§ **Texto para leer**
◆ ◆ ◆ ◆

# Amplificador Auto con TDA 1562q o TDA 2004 ?



## nicolasxd (Nov 18, 2011)

Buenos dias señores ..

Disculpen si este tema no es de este foro, es que todabia no me familiarise con el foro, y se me hace un poco dificil subir algunas que otras cosas en sus lugares corectos..

Estoy en plena duda de que integrado necesito para sacarle el jugo a un woofer de 15 pulgadas marca xpro, 250watts pico, 80w Reales, RMS..
Necesito algun amplificador para empujar a este woofer, si es posible mono, ya que es un solo woofer.. 

Estube viendo en contruyasuvideorockola que ahi un amplificador para auto con 4 integrados TDA 2004 en modo bridge, entrega 40 + 40, pero tengo mis dudas..
Esto me va a servir para hacer funcionar al woofer de 15 pulgadas ?
Tengo mucha diferencia con el tda 1562q ?
Lei por ahi que el 1562q entrega 22 watts en grabes, yo necesitaria el mejor amplificador que pueda funcionar a 80 watts reales en grabes,
Ustedes que es lo mejor que me recomiendan ?

◆ ◆ ◆ ◆

§ **Preguntas y tareas**
A. En el hilo sobre el amplificador para auto, ¿cuántos watts reales (RMS) tiene el woofer de 15 pulgadas?
B. Prosigue el hilo del foro sobre el amplificador para auto a partir de su última pregunta.

§ **Listado**
◆ ◆ ◆ ◆

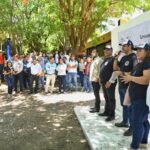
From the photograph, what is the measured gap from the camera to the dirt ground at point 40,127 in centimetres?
→ 801

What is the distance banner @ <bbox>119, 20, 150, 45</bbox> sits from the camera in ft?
25.9

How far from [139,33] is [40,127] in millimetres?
3438

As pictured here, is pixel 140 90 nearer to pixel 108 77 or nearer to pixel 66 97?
pixel 108 77

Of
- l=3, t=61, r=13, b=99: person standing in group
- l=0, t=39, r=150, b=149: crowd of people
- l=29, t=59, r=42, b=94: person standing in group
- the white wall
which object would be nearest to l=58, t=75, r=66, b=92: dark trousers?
l=0, t=39, r=150, b=149: crowd of people

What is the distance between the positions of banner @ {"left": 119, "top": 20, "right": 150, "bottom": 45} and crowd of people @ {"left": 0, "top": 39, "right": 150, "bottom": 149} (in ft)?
1.25

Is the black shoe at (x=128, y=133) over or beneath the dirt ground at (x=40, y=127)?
over

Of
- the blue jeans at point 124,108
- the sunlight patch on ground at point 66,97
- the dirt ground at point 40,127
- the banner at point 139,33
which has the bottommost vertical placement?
the dirt ground at point 40,127

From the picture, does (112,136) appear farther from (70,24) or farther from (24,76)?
(70,24)

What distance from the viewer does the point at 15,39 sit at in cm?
3675

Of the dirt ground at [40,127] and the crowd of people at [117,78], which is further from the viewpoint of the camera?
the dirt ground at [40,127]

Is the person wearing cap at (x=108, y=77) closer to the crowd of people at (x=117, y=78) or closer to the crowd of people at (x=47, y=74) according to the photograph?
the crowd of people at (x=117, y=78)

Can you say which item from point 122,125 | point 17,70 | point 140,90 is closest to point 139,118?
point 140,90

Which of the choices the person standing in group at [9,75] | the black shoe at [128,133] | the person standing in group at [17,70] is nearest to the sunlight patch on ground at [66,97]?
the person standing in group at [9,75]

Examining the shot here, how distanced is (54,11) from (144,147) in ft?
52.2
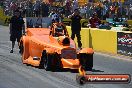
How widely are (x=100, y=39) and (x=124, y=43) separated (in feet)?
7.72

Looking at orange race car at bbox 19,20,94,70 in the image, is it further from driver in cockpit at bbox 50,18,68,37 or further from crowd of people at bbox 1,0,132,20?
crowd of people at bbox 1,0,132,20

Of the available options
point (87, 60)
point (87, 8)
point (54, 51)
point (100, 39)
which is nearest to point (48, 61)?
point (54, 51)

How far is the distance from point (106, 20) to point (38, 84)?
20240 mm

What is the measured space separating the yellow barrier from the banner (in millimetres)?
309

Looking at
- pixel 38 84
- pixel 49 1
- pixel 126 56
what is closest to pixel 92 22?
pixel 126 56

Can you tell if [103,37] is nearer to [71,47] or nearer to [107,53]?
[107,53]

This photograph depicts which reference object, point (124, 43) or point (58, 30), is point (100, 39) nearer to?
point (124, 43)

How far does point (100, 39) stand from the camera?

◆ ◆ ◆ ◆

§ **Respuestas escritas**
A. 80 watts reales (RMS).

B.
No tengo ningun elevador de tencion como para poder conectar algun amplificador mas grande.. asique nose como hacer bien..

Tambien lei por ahi que ahi un amplificador de 40w x 2 con el tda 8560q, pero me dijieron que tiene malos grabes y que calienta muchisimo.. 
Necesito lo mejor en grabes para 12 voltios y para el woofer de 15 pulgadas 80w..

Espero una ayuda de su parte..

Gracias de antemano


----------



## djwash (Nov 18, 2011)

A ver, con cualquier amplificador integrado que funcione a 12V te vas a quedar corto, te lo digo porque ya lo he intentado, con integrados TDA que ni los conocen en las electronicas, los originales de estereos sony, pioneer, con tda1562, el tda2004 olvidate, no vas a llegar.

Necesitas para ese parlante una SMPS + Amplificador de 100W.

Como no se que experiencia tienes, no sabria si recomendarte alguna fuente y ampli para armar, te comento que no es tan dificil, solo tienes que tener algo de experiencia y conocimientos...


----------



## nicolasxd (Nov 18, 2011)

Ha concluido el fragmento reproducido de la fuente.